* **PROVIDED PASSAGE**

┏━━

Doctors and providers who treat this condition


Diabetes: Living Your Life

Having diabetes may mean changes at work and in your social life. But these changes need not keep you from doing well at work and enjoying your free time.

Family and Friends

Women sitting on couch, talking, with coffee.

Your family and friends may have questions about diabetes. They may have a hard time understanding why you need to make changes in your life. Urge them to learn about diabetes with you. Spend time with friends who support you in taking good care of yourself.

Special Occasions

Parties and holidays often mean more or different food and drink. You can still enjoy these events:

  • At parties, focus on enjoying music, dancing, or talking to friends.

  • Bring a snack or dish that works well for you.

  • Before the next holiday, learn how to fit traditional foods into your meal plan.

  • Religious holidays may mean fasting or other changes in the way you eat. Talk to your doctor, your dietitian, and your clergy about how you can observe holidays safely.

┗━━

* **ASSIGNED TASK 1**
According to the passage on living with diabetes, what should you focus on at parties?
* **ASSIGNED TASK 2**
Continue the passage on living with diabetes from its last sentence.

* **RECORD EXCERPTS**
┏━━

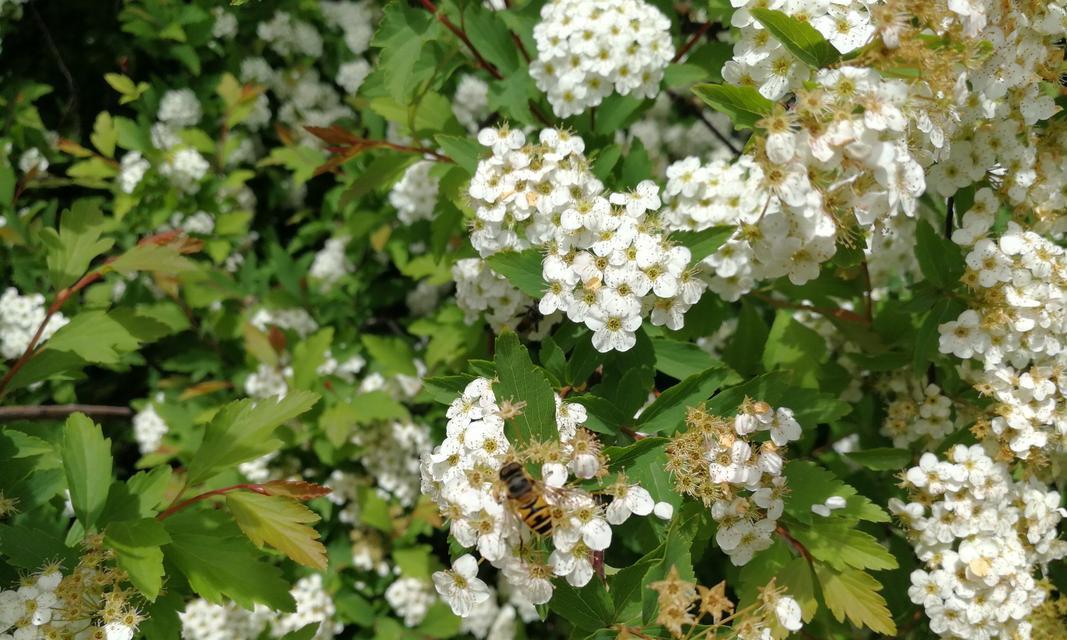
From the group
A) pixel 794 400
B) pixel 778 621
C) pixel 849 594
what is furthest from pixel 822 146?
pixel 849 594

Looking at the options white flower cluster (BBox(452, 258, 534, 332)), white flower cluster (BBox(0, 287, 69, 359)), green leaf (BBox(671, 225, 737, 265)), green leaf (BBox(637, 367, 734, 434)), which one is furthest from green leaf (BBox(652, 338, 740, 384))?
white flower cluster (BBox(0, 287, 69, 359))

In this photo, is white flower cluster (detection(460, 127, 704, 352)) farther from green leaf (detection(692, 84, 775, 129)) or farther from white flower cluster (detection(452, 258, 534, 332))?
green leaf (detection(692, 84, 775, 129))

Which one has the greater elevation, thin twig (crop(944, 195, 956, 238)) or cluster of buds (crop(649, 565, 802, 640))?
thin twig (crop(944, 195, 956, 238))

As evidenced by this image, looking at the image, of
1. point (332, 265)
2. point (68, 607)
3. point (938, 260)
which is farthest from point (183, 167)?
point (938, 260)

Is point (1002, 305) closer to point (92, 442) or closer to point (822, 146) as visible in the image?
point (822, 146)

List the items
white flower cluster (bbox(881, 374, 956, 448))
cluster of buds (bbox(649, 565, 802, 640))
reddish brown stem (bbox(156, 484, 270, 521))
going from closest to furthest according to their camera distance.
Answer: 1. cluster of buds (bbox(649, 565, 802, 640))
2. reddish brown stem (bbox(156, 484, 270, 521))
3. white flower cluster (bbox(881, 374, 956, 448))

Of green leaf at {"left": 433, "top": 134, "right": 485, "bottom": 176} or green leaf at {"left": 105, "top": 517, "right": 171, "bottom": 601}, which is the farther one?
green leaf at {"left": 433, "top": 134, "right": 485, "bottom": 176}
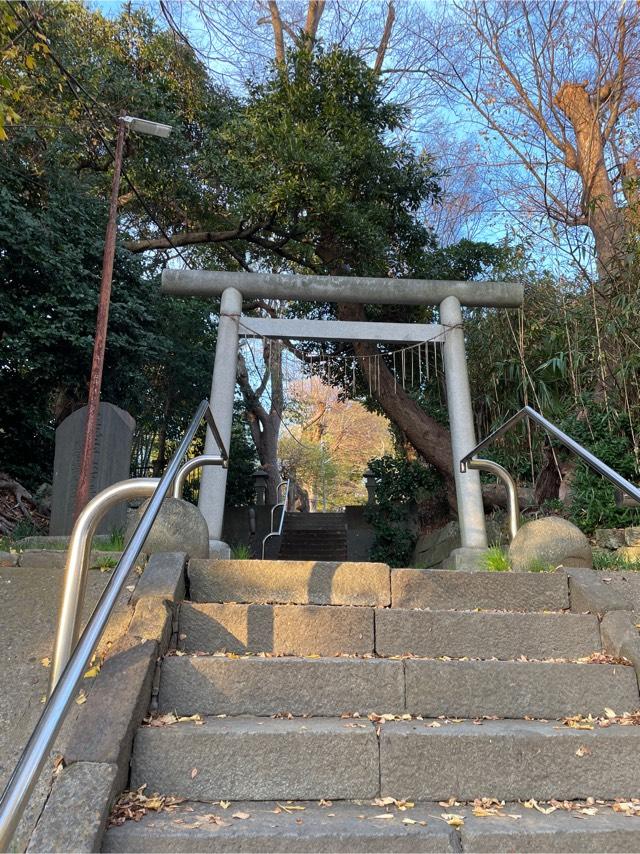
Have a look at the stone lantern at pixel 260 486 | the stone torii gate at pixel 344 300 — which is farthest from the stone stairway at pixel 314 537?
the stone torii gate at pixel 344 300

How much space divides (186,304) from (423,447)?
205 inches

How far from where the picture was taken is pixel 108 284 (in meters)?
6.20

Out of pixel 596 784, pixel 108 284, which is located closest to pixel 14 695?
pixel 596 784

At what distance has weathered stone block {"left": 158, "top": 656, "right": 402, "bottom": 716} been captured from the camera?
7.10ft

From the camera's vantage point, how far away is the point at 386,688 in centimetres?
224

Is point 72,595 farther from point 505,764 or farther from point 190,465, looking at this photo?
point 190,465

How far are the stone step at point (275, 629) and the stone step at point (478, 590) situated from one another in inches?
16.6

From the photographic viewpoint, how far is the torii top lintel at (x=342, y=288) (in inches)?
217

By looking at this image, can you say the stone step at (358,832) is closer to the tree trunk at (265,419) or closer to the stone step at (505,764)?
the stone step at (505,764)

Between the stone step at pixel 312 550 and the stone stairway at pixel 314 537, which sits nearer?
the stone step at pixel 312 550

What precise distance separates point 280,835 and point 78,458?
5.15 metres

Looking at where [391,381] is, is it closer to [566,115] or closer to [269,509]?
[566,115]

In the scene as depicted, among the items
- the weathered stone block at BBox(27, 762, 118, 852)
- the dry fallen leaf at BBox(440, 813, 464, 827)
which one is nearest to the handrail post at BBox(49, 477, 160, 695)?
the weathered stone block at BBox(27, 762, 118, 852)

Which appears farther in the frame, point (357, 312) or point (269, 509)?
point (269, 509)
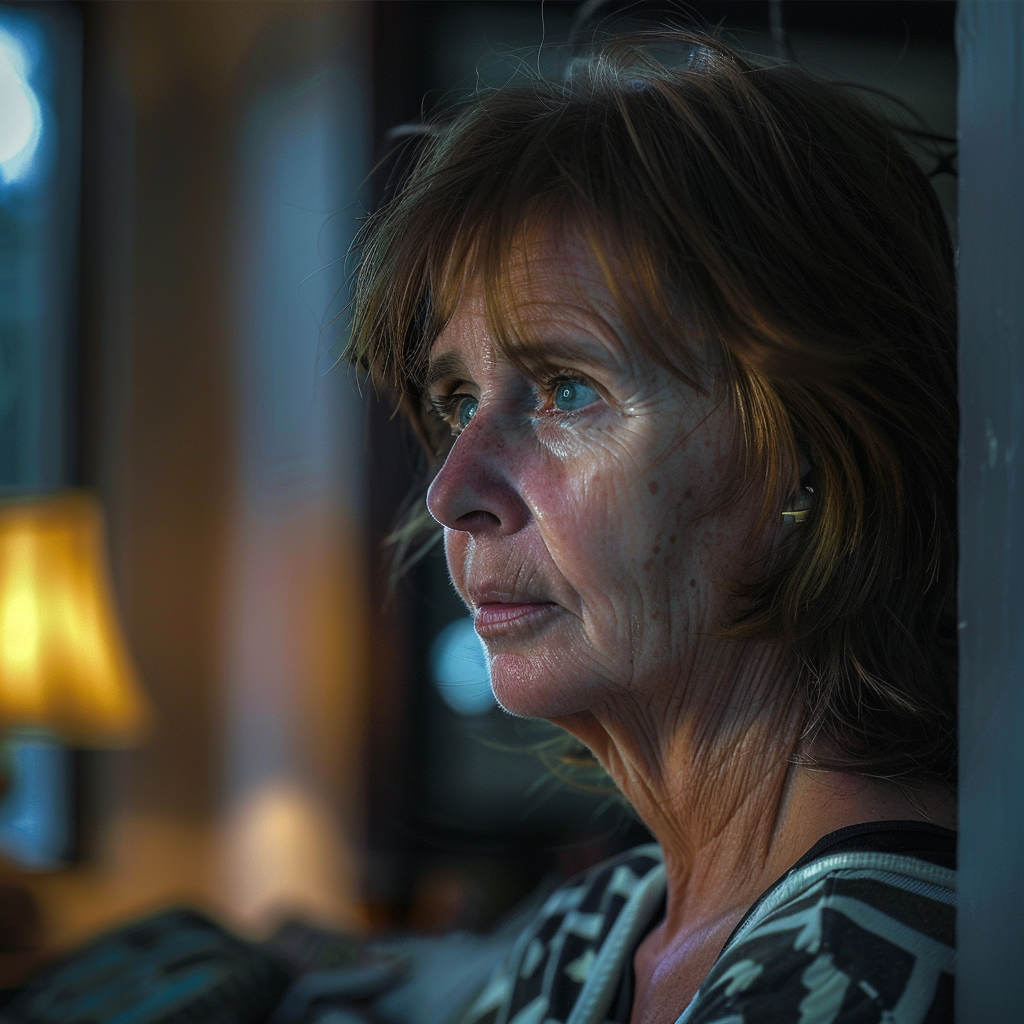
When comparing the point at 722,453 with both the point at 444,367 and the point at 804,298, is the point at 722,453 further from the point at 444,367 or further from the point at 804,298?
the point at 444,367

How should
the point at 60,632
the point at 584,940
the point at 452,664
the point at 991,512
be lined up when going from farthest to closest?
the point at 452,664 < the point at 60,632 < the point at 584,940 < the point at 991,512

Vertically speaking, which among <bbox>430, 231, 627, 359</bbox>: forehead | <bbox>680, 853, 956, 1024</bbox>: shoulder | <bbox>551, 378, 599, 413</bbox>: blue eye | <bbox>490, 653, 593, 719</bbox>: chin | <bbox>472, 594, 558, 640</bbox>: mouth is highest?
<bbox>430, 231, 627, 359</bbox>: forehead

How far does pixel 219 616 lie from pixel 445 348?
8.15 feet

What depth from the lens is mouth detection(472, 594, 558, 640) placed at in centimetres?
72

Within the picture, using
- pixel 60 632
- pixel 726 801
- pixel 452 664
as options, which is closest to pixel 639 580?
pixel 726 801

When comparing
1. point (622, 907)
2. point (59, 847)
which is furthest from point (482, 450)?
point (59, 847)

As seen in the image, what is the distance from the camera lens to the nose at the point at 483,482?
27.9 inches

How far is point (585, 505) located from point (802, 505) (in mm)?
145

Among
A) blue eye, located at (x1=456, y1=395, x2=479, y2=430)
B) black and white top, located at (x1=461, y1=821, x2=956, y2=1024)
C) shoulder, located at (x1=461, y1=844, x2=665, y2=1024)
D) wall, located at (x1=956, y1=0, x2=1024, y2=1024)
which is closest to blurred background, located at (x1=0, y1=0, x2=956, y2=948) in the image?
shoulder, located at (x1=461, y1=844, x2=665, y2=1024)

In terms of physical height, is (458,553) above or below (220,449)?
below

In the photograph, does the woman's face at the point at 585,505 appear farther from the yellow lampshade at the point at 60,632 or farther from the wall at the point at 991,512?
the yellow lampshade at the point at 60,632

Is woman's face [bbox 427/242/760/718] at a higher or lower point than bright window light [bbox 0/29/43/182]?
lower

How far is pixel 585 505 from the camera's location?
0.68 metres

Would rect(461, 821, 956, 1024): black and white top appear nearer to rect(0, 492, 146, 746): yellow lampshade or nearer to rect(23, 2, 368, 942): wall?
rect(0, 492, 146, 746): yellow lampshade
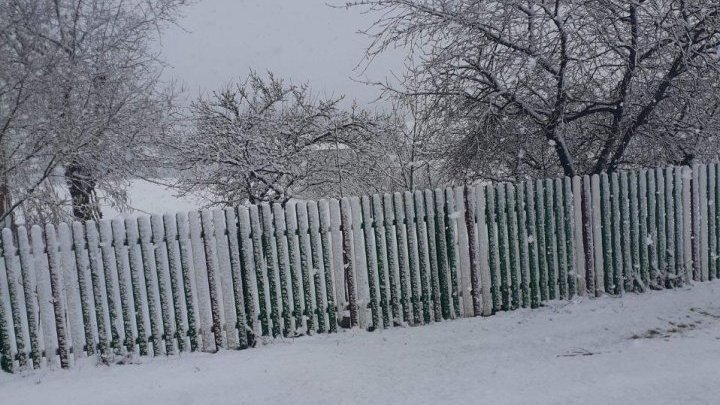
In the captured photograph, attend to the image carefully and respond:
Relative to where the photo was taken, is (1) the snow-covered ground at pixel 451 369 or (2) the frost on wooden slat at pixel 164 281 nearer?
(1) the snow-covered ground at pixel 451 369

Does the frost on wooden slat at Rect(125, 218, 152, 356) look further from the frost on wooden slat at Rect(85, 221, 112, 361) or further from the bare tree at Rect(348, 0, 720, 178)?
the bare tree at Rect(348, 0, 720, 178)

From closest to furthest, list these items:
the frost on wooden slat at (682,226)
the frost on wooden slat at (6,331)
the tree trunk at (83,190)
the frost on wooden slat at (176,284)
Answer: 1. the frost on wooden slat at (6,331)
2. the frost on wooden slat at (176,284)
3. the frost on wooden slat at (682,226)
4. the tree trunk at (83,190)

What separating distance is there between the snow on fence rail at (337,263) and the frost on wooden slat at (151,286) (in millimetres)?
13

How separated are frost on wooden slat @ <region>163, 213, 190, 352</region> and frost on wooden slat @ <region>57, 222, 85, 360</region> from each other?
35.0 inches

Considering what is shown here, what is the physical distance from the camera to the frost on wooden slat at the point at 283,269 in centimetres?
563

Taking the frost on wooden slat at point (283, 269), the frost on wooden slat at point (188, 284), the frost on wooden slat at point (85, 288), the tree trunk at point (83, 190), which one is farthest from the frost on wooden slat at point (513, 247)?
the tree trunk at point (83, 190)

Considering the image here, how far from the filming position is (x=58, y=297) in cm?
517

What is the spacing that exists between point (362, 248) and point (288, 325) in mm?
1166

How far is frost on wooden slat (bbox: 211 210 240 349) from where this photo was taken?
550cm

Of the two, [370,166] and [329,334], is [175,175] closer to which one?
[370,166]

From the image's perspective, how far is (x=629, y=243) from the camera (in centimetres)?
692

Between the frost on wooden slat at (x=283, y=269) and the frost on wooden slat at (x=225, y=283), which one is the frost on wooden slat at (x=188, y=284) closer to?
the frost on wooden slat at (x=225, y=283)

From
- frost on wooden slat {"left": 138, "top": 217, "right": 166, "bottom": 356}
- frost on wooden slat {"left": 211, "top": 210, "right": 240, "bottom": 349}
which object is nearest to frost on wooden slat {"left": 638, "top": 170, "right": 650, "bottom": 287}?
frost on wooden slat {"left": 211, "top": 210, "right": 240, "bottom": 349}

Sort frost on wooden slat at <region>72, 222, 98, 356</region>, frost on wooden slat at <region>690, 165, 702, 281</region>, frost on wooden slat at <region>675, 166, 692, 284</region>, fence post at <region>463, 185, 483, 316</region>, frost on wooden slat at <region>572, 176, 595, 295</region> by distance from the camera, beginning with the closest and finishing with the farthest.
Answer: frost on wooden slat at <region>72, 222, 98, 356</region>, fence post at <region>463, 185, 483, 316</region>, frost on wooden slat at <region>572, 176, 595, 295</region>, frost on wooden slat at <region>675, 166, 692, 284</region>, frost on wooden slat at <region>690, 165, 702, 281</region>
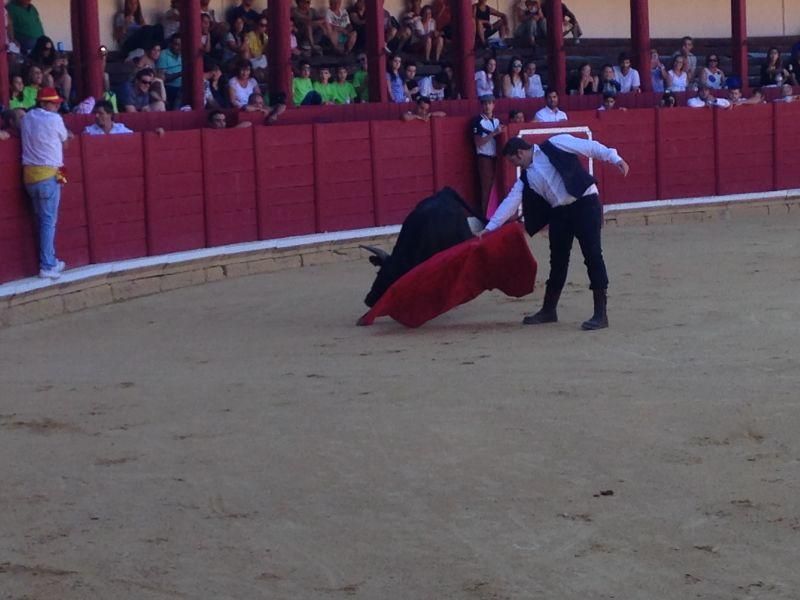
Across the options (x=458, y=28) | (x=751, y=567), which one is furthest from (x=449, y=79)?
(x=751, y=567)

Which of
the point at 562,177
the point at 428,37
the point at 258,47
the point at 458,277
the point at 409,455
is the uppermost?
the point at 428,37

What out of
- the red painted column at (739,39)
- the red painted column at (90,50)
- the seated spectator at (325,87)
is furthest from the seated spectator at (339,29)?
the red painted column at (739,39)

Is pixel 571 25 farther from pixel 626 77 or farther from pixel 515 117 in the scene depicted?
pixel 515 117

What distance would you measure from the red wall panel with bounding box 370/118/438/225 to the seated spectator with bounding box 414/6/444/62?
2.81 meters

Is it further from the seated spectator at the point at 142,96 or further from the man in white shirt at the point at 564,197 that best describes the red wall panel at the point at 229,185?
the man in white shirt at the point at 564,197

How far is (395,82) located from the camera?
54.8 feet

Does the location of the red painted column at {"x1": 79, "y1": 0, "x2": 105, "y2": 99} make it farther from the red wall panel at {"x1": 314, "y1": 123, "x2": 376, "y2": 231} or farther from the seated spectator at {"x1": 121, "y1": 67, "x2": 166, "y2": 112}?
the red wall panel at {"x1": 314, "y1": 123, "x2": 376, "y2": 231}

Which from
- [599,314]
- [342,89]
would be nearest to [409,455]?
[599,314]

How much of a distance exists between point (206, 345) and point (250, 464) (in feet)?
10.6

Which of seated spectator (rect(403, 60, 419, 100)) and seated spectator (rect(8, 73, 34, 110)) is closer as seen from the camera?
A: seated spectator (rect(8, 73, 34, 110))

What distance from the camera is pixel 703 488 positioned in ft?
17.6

┗━━

* **WRITTEN ANSWER 1**
Enjoying music, dancing, or talking to friends.

* **WRITTEN ANSWER 2**
Lunch meetings, shift changes, or business travel may affect diabetes management.

  • Make diabetes a priority. If your work schedule changes often or you find it hard to manage your daily tasks, talk to your health care provider and your employer.

  • You may need to make special arrangements to do your daily tasks, such as checking your blood sugar.

  • As long as you can do your job safely, your employer can’t discriminate against you because of your health.

Tell your health care provider if you’re feeling helpless or hopeless, or are having trouble sleeping or eating. These are symptoms of depression, a serious but treatable problem.